**RECORDS SUPPLIED**
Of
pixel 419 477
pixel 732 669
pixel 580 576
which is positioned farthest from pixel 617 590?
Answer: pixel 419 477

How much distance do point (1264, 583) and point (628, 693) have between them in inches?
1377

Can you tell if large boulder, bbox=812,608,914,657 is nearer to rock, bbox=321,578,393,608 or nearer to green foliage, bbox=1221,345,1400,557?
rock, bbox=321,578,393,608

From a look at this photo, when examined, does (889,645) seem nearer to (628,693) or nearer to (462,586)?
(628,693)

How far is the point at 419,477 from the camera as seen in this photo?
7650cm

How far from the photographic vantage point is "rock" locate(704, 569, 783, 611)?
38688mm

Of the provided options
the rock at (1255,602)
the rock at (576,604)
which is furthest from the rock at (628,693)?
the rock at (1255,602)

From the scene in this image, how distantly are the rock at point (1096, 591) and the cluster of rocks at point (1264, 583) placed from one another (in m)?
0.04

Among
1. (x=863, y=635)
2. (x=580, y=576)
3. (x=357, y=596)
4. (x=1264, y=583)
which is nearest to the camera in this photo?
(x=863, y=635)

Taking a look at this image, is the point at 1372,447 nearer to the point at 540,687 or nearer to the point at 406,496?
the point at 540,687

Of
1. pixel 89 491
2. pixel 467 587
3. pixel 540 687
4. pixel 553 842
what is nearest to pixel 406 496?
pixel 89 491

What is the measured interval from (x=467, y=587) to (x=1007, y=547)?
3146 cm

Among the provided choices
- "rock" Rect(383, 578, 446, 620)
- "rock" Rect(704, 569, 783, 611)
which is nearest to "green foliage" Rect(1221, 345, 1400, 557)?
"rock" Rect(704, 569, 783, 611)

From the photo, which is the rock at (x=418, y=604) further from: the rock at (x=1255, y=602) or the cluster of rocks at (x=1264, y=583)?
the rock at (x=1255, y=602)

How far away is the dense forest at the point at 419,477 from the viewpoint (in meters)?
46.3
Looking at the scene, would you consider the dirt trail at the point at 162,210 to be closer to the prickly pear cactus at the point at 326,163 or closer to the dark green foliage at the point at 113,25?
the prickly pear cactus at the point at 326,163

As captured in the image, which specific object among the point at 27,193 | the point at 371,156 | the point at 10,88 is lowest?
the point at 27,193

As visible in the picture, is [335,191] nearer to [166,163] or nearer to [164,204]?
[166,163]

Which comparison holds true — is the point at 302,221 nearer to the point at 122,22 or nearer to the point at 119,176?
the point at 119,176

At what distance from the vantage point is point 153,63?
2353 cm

**EXERCISE PROMPT**
Copy every one of the records above word for word, with no changes.

**ANSWER FOR THIS EXERCISE**
Of
pixel 419 477
pixel 732 669
pixel 580 576
which is positioned farthest from pixel 617 590?
Answer: pixel 419 477

How much distance do point (1264, 583) and point (628, 693) have between them in inches?
1377

Can you tell if large boulder, bbox=812,608,914,657 is nearer to rock, bbox=321,578,393,608 or nearer to green foliage, bbox=1221,345,1400,557?
rock, bbox=321,578,393,608

From a look at this photo, when examined, does (889,645) seem nearer to (628,693) or nearer to (462,586)?
(628,693)

How far is the point at 419,477 from the camera as seen in this photo?
7650cm

How far from the photographic vantage point is "rock" locate(704, 569, 783, 611)?
38688mm

Of the provided options
the rock at (1255,602)
the rock at (576,604)
which is furthest from the rock at (628,693)?
the rock at (1255,602)

From the scene in this image, how distantly are the rock at point (1096, 591) and the cluster of rocks at point (1264, 583) placed from one another (in m)?
0.04

Among
1. (x=863, y=635)
2. (x=580, y=576)
3. (x=357, y=596)
4. (x=1264, y=583)
which is nearest to the camera in this photo?
(x=863, y=635)

Taking a look at this image, is the point at 1372,447 nearer to the point at 540,687 or nearer to the point at 406,496?
the point at 540,687

Of
1. pixel 89 491
2. pixel 467 587
3. pixel 540 687
4. pixel 553 842
what is nearest to pixel 406 496?
pixel 89 491

What is the measured interval from (x=467, y=587) to (x=1007, y=547)?
3146 cm

Among the provided choices
- "rock" Rect(383, 578, 446, 620)
- "rock" Rect(704, 569, 783, 611)
which is nearest to "green foliage" Rect(1221, 345, 1400, 557)?
"rock" Rect(704, 569, 783, 611)

From the photo, which is the rock at (x=418, y=604) further from: the rock at (x=1255, y=602) or the cluster of rocks at (x=1264, y=583)?
the rock at (x=1255, y=602)

How far away is the dense forest at the point at 419,477 from the viewpoint (in meters)?
46.3
Looking at the scene, would you consider the dirt trail at the point at 162,210 to be closer to the prickly pear cactus at the point at 326,163 or closer to the dark green foliage at the point at 113,25?
the prickly pear cactus at the point at 326,163

As captured in the image, which specific object among the point at 27,193 | the point at 371,156 | the point at 10,88 is lowest?
the point at 27,193

As visible in the picture, is [335,191] nearer to [166,163] or nearer to [164,204]?
[166,163]

Which comparison holds true — is the point at 302,221 nearer to the point at 122,22 or nearer to the point at 119,176?
the point at 119,176

At what distance from the vantage point is point 153,63?
2353 cm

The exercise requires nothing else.